- [What to do]
Please carry on the unsent letter to Mr. Nghi Huu Nguyen below, picking up right after its final sentence.

- [Extract]
--

Unsent and Unread Letter

Mr. Nghi (Mr. Tom) Huu Nguyen,

How are you? I hope you’re doing great. I may not know the impression you have on me and probably I wouldn’t even get the chance to know… but somehow I feel glad that I’ve finally been brave enough to work on my part. What I mean is I was thinking of sending you message before but I was hesitant. I was so shy. You might even think that I am cheap or not a descent girl. I was so afraid of what you’ll think of me. But this chance is now or never because I may not have other chances anymore. No matter what you’ll think of me, I’ll accept. I will just let time handle everything as well as the consequences.

I am so sorry… I know you are a bit busy yet I taking much of your time once more…I seem to bother you again. Don’t worry this would be (I suppose…) my last letter.

--

- [Source material]
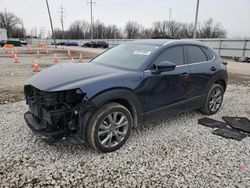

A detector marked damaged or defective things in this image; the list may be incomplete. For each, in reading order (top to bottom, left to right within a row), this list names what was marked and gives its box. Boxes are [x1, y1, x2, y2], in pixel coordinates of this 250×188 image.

--

- [Answer for the task]
To write you a letter is the only way to tell you what I need to…

I’ve done a good job (I hope and think so). I guess I have taken the right advice from you. I started to be a little confident…to try and to take risks even if I am aware that I couldn’t make it. I worked hard regarding my class standings. I am so glad that I have earned just the right grades. I am working well as a staff writer of the school publication. I am learning to trust myself. I have been so sad since you’ve been gone yet it made me realize a lot of things, to be optimistic and to be friendly. I hope you can see me now in a different perspective. I want to discover and to see more of what life offers. I want to broaden my horizons. I wouldn’t even be able to do all these if I would just sit at a corner without even trying to… I hope I can make it and I can be successful.

Quite honestly, I find it really difficult to forget you… But I guess I am ok now. I can at least say I am. I’d be the one to set an ending to this. I’d be the one to settle the drama.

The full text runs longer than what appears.